Nowadays modern electronics have gotten away from me.  I’ve got a rough understanding of transistors, and read an early book explaining integrated circuts, but microminiaturization is too difficult for my weak eyes and clumsy hands, and “negative feedback bass boost” and “RCL circuit” are more vague concepts in the back of my mind than real knowledge.  I have enough trouble wiring footswitches and jacks for my own home-designed equipment.  Computers and cellular phones are beyond me, and I almost always take them to professionals for work.  However, I usually take them to local professionals, not manufacturer repair services.  They’re cheaper, and I tend more to trust that they’re not going to try to sell me something I don’t need.

The problem faced by many of these repair services is that some manufacturers (the list starts with “A”) won’t provide what they need to make repairs–information such as schematics and programming data, parts, repair instructions.  Home handymen like me can’t get these, either.  The manufacturer doesn’t want you to be able to repair your device.  It wants you to have to pay it inflated rates to repair it, or replace it with a new device it is ready to sell you.  Thus for even so simple a problem as a cracked screen, the company is not going to sell you a replacement screen nor provide you the installation instructions for it.  You either buy a new device or pay them to fix the old one.

The State of New Jersey thinks this shouldn’t be permitted.  The legislature is reportedly considering a bill, the Fair Repair Act, which will require manufacturers to make parts and information available for independent and home repairs of electronic devices.  As one who has benefited from the availability of such technology in the past, and who utilizes the services of independent repair outlets, I much favor this bill, and encourage you to support it if you live in New Jersey.

Even if you don’t, this will be significant.  If companies are required to make this kind of support available in New Jersey, with today’s international market it effectively becomes available worldwide.  It will also be a boost to small businesses, as it becomes possible for them to repair electronic devices previously clouded behind company secrets.

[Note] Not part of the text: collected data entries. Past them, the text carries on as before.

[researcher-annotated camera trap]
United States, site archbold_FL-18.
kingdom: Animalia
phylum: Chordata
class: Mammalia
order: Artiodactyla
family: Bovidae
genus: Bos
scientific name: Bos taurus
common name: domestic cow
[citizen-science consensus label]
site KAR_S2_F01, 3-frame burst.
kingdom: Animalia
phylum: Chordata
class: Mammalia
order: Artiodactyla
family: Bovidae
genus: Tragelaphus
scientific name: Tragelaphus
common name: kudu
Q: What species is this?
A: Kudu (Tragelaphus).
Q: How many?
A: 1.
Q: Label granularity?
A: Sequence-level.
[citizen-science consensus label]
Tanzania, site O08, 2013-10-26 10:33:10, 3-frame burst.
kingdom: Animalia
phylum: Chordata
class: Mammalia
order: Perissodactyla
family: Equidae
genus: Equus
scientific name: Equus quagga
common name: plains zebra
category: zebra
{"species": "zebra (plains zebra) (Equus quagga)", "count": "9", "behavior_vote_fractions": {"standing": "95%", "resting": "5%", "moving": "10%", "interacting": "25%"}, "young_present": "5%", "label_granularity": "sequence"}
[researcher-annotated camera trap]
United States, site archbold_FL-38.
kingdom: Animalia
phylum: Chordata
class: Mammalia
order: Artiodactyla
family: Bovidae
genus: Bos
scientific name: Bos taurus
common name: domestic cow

It won’t be a complete revelation of everything.  Manufacturers will try to stop the bill, claiming that it will require them to reveal trade secrets.  However, New Jersey has a legislatively defined meaning of “trade secret”, and anything that falls within its parameters will be protected under the law.  What won’t be protected is the arbitrary creation of monopolies on repairs and replacement parts for cell phones and similar consumer electronics, and it’s past time to do it.